Bloco de texto:
Se tomarmos de exemplo o conto que oferece título à
mais recente colectânea de Carlos Querido (n. 1956), a segunda depois de Insanus (Abysmo,
Julho de 2017), perceberemos melhor esta especificidade do conto. A situação é
um funeral, as personagens são os amigos do defunto, a acção é o conflito entre
os amigos e a família do defunto. Há um motivo para esse conflito. A família
pretende um funeral católico convencional, desrespeitando a última
vontade do morto. Os amigos empenham-se no cumprimento dessa vontade, a qual incluía
cremação, a leitura de um poema de Ruy Belo e subsequente libertação das cinzas
ao largo do Cabo Carvoeiro. A solução decorrente do conflito não chega sequer a
ser o aspecto mais relevante. Múltiplas seriam as opções.
O que se me afigura
bem mais relevante é o modo como o tema da morte aparece tratado neste Habeas
Corpus (Abysmo, Maio de 2019), tanto neste como nos outros contos do livro. A linguagem
jurídica que a expressão latina define não determina o âmbito de acção nestes
contos, os quais extravasam amiúde as leis da lógica e da normalidade para confrontarem
o leitor com configurações alternativas do real. Se a procura do “sentido da
vida” (vide conto “O Confronto”) se processa a partir da constatação da
finitude, não deixa de ser verdade que essa mesma busca leva as personagens a
olharem mais para o interior de si mesmas do que para fora.

Dados fornecidos:
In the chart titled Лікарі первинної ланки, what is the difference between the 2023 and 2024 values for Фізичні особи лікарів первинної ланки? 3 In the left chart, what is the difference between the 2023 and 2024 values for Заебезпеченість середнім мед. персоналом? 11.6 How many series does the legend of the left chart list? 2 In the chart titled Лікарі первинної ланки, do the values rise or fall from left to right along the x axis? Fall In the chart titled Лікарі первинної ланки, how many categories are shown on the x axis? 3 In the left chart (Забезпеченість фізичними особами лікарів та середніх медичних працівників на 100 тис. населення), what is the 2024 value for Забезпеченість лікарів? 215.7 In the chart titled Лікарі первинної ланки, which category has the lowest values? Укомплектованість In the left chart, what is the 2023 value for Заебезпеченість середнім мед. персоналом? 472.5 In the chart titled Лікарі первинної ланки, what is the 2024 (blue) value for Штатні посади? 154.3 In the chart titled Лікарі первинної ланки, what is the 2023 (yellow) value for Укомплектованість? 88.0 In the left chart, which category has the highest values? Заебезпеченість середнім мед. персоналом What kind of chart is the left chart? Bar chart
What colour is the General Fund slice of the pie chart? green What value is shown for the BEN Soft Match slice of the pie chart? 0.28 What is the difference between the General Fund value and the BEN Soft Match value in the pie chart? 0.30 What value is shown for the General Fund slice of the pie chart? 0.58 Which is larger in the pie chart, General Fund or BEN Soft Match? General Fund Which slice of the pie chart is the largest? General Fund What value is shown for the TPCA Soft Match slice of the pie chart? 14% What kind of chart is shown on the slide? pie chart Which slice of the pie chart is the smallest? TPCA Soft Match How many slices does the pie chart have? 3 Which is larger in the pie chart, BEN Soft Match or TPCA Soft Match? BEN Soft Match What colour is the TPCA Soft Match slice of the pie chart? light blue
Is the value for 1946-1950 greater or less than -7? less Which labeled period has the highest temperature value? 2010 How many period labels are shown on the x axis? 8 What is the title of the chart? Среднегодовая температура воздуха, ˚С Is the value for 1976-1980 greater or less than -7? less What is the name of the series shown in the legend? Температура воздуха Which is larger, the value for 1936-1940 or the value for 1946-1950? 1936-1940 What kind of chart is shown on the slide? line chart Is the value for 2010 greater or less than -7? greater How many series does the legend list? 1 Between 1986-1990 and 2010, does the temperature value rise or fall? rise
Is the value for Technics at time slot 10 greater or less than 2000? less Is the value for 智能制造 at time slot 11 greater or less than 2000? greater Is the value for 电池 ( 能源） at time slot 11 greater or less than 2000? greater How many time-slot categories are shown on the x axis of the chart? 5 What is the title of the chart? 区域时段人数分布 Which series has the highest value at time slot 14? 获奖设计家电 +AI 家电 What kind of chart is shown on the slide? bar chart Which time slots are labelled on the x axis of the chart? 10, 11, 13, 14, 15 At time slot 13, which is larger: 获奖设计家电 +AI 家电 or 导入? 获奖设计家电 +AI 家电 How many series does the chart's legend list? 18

Lista de atividades:
**A.** Com base no texto sobre Habeas Corpus, responda:
(i) Qual é a colectânea de Carlos Querido que o texto menciona como anterior a Habeas Corpus?
(ii) De que poeta era o poema cuja leitura o defunto pedia no seu funeral?
(iii) Onde deviam ser libertadas as cinzas do defunto?
**B.** Escreva a continuação do texto sobre Habeas Corpus a partir da última frase apresentada.

Resultados por ordem:
**A.**
(i) Insanus (Abysmo, Julho de 2017).
(ii) Ruy Belo.
(iii) Ao largo do Cabo Carvoeiro.

**B.**
A certa altura, no
conto “O Regresso a Casa”, deparamos com um final denunciador da filosofia
subjacente ao conjunto: «Um dia, cansado de aventuras, suspendeu o olhar em
redor e voltou-se para si. Tão insondáveis como o universo, só os enigmas da
alma» (p. 31). Ao cansaço colhido da vida corresponde o movimento introspectivo
que leva à doença, podendo esta ser entendida não apenas no sentido literal do
termo mas enquanto experiência da anormalidade, do desequilíbrio, do defeito, experiência do enigmático e do misterioso. A
uma percepção objectiva dos factos (vide conto “O Vidro Embaciado) preferem-se
visões alternativas, subjectivas, marcadas pela doença, consultas
psiquiátricas, sinais de estranheza, momentos de paralisia, confissões de traumas,
angústias, medos, obsessões. E assim como sonham imenso, algumas destas
personagens são também perseguidas por insónias causadores de delírios e de alucinações.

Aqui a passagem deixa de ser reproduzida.